お菓子を減らす変更を選んだ人は、食べるきっかけや実行しやすさを調整する方法を解説したお菓子をやめる・減らす具体的な方法も参考にしてみてください。

今すぐできる行動

何かを変えることは、思い立ったその瞬間が一番実行できる確率が高いです。

なので、今からすぐできる行動を最後にご紹介します。

それは、食生活の見直し3つの段階のどこで自分がつまづいているかを確認することです。

  1. 見直し内容を決める
  2. 実行する
  3. 継続する

何を変えるか決めるところで止まったのか、決めたことを食事の場面で思い出したのか、一度実行したところで止まったのかによって、対処法が変わります。

自分に当てはまる段階から、具体的な状況と対処法を今一度ご参照ください。

使えそうな対処法はスクショに残しておいてください。あとから何度も確認したい方は、この記事をブックマークしておくのもおすすめです。
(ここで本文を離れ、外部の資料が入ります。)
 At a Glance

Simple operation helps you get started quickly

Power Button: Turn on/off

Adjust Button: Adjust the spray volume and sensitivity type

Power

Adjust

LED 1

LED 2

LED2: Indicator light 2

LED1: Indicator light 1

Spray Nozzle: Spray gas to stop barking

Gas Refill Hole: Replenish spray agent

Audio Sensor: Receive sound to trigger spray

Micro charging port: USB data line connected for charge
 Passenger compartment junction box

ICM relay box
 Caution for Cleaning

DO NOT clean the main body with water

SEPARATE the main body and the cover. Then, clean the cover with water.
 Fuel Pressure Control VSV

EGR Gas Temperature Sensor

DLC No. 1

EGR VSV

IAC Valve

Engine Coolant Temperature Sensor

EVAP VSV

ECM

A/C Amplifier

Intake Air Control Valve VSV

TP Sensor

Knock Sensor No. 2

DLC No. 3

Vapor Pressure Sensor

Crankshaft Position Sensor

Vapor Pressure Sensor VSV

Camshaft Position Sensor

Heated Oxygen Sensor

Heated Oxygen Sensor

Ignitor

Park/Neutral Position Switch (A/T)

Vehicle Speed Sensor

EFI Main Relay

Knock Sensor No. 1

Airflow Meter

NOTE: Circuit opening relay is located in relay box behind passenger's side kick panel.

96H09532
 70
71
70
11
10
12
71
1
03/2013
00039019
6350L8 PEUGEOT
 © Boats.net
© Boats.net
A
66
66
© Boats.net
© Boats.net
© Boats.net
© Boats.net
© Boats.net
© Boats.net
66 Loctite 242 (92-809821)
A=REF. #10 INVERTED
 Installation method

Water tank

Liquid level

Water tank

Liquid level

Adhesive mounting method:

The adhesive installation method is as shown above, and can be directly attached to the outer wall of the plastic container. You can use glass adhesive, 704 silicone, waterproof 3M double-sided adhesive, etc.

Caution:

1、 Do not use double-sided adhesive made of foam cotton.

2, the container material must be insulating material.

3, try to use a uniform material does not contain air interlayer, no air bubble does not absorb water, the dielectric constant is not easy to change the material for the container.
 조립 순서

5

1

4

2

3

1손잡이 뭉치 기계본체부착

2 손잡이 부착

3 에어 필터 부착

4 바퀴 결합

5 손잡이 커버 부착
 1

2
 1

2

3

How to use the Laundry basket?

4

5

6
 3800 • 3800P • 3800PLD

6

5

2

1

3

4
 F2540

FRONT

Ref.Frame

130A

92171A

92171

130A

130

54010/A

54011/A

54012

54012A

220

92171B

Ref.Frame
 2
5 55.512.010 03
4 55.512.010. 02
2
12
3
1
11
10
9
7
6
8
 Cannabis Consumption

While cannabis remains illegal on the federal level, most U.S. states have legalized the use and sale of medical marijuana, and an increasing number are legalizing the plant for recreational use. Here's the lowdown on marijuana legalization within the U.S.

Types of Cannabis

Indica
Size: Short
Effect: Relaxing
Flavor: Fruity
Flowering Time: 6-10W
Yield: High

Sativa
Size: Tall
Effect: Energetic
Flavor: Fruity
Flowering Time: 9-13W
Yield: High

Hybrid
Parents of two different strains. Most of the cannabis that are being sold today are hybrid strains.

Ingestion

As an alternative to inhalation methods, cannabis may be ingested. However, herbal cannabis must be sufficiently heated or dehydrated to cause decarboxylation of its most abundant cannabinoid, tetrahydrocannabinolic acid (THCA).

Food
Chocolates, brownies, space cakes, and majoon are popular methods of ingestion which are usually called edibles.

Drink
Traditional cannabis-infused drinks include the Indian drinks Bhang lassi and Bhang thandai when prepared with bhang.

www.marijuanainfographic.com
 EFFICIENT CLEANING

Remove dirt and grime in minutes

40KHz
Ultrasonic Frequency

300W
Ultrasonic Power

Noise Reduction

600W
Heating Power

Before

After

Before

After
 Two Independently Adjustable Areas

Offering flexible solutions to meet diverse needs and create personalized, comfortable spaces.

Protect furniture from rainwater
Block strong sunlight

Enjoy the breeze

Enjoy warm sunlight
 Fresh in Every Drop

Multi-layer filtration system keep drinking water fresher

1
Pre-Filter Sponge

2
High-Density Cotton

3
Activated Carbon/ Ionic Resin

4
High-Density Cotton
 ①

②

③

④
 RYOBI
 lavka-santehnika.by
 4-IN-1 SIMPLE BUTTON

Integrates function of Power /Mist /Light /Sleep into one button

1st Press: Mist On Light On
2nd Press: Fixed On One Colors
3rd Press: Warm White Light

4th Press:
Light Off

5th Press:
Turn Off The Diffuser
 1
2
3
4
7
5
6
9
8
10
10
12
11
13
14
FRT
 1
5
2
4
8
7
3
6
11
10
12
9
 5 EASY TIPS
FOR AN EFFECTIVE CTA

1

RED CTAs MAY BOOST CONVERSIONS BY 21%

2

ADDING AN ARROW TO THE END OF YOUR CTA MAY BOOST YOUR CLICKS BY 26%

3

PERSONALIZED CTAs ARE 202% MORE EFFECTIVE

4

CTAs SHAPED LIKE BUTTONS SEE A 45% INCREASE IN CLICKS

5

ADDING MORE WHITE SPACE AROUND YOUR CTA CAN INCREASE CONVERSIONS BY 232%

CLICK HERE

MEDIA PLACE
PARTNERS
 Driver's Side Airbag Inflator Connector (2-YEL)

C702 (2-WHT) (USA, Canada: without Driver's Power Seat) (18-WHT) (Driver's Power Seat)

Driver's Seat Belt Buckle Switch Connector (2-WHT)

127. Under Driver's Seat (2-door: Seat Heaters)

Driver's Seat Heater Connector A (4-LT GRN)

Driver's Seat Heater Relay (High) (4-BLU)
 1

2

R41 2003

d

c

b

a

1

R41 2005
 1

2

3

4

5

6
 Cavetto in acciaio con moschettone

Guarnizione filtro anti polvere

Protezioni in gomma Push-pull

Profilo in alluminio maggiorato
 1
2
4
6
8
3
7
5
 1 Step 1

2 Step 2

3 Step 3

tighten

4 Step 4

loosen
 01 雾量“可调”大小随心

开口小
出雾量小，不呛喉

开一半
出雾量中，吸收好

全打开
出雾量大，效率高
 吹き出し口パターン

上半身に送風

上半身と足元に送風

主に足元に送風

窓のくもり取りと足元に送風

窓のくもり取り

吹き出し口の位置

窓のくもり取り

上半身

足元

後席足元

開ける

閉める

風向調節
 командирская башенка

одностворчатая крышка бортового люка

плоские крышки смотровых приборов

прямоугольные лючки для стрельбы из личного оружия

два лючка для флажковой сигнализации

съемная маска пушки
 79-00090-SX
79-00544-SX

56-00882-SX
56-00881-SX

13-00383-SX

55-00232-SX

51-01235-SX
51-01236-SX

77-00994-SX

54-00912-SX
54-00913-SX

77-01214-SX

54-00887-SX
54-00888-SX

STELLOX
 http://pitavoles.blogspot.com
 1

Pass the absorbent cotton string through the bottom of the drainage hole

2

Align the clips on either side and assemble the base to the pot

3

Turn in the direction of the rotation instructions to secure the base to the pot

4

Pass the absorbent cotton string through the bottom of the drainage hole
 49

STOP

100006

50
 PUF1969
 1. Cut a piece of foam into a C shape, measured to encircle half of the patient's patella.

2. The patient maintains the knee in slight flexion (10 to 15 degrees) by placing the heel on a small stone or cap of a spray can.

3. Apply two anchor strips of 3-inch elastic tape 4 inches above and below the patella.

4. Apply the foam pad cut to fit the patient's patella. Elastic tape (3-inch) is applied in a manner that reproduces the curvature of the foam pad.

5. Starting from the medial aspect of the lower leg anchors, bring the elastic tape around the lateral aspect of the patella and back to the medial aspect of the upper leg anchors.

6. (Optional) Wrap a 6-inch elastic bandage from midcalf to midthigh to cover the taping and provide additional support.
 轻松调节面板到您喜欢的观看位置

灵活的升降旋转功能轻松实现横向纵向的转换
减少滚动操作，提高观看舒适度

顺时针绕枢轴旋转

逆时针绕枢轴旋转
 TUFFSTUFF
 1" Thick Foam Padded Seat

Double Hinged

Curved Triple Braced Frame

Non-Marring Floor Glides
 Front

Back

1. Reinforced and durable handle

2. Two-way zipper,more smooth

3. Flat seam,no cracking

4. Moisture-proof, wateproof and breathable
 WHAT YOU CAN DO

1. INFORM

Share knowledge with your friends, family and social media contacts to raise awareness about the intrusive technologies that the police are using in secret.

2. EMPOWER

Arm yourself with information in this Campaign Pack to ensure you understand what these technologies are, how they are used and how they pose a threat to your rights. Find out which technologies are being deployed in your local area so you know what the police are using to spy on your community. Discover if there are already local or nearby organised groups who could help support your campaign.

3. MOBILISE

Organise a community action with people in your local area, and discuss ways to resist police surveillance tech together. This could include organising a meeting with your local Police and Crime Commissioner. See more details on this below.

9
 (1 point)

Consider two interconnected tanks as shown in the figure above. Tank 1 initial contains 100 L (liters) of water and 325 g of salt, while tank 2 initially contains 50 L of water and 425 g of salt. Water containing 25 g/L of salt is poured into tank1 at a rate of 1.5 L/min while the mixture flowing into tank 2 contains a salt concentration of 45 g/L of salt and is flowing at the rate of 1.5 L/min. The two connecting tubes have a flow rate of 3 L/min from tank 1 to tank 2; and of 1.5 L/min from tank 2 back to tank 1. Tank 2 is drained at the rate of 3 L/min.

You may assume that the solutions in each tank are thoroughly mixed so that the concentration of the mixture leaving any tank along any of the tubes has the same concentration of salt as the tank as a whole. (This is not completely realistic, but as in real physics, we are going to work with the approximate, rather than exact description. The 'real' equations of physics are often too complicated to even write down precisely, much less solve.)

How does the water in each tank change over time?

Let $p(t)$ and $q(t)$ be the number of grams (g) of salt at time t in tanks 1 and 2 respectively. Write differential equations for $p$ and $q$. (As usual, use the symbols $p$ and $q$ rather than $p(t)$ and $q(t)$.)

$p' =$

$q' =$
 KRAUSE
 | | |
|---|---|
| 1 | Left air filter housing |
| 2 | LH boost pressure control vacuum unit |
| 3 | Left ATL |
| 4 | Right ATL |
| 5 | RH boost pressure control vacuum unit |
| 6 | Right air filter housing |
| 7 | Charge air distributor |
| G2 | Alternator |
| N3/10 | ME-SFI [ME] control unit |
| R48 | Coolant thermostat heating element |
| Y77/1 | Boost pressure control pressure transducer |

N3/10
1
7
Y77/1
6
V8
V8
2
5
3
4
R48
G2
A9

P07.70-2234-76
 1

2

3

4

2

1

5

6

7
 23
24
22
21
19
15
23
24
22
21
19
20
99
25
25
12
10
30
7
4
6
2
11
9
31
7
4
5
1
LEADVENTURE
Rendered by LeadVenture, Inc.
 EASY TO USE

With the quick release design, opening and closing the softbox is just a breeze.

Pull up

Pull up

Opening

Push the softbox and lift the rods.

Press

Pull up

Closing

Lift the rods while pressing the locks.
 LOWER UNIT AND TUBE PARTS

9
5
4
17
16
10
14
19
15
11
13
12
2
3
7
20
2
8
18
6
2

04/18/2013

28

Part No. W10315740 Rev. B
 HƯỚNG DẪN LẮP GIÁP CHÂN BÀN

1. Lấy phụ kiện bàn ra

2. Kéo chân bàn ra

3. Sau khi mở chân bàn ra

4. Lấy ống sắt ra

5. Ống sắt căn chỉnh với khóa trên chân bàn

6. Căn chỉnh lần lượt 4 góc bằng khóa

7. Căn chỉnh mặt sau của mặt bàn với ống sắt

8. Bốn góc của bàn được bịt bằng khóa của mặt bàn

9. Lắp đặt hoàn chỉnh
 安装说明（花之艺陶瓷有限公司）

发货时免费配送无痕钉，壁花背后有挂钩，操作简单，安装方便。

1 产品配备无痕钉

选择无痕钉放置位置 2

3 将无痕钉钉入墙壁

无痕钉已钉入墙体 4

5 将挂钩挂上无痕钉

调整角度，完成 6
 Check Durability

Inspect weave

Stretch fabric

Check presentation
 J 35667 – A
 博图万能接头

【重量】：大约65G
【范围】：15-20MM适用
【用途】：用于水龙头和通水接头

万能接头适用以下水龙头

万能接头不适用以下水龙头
次に食生活を見直す場面で、保存した対処法の中から一つを選び、最初の一回を試してみましょう。

まとめ
  • 食生活の見直しは、「見直し内容を決める・実行する・継続する」の3つで成り立つ
  • うまくいかない原因がある段階に合わせて、工夫を変える
  • 今日は、食生活全体から一工程だけを選んで実行する

失敗した経験は、次に整える段階を見つけるための材料です。

まずは3つの中から一つを選び、次の食事で一工程だけ試してみてください。自分の人生で初めてその一回を実行したとき、食生活の見直しは0から1へ進み始めます。